WHAT YOU HAVE TO DO
From the records below, please print only the lines from the one containing "Marco Bicego 18K" through the one containing "Jasic MIG 250 Compact Inverter Welder", both included. Skip the pictures.

BEGIN INPUT RECORDS

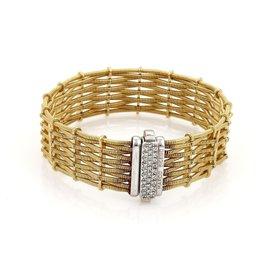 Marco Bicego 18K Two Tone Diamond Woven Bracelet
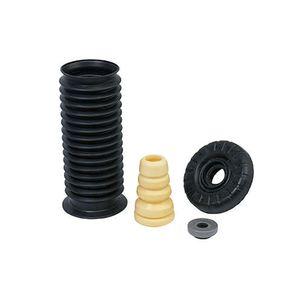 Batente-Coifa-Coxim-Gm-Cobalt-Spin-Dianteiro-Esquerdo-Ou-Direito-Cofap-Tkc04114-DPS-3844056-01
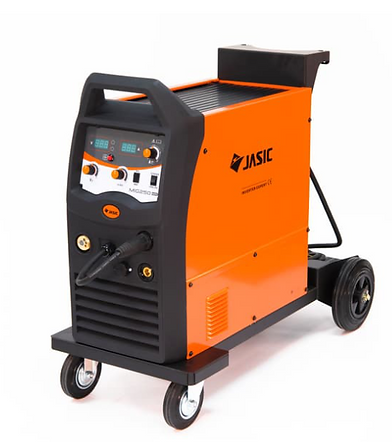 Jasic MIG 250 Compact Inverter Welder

END INPUT RECORDS
BEGIN INPUT RECORDS

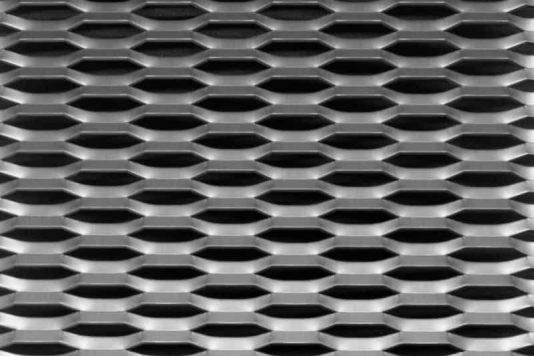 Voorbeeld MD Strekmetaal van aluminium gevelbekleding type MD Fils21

END INPUT RECORDS
BEGIN INPUT RECORDS

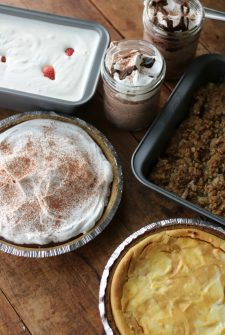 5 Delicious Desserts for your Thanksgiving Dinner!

END INPUT RECORDS

ANSWER TO THE EXERCISE
 Marco Bicego 18K Two Tone Diamond Woven Bracelet
 Batente-Coifa-Coxim-Gm-Cobalt-Spin-Dianteiro-Esquerdo-Ou-Direito-Cofap-Tkc04114-DPS-3844056-01
 Jasic MIG 250 Compact Inverter Welder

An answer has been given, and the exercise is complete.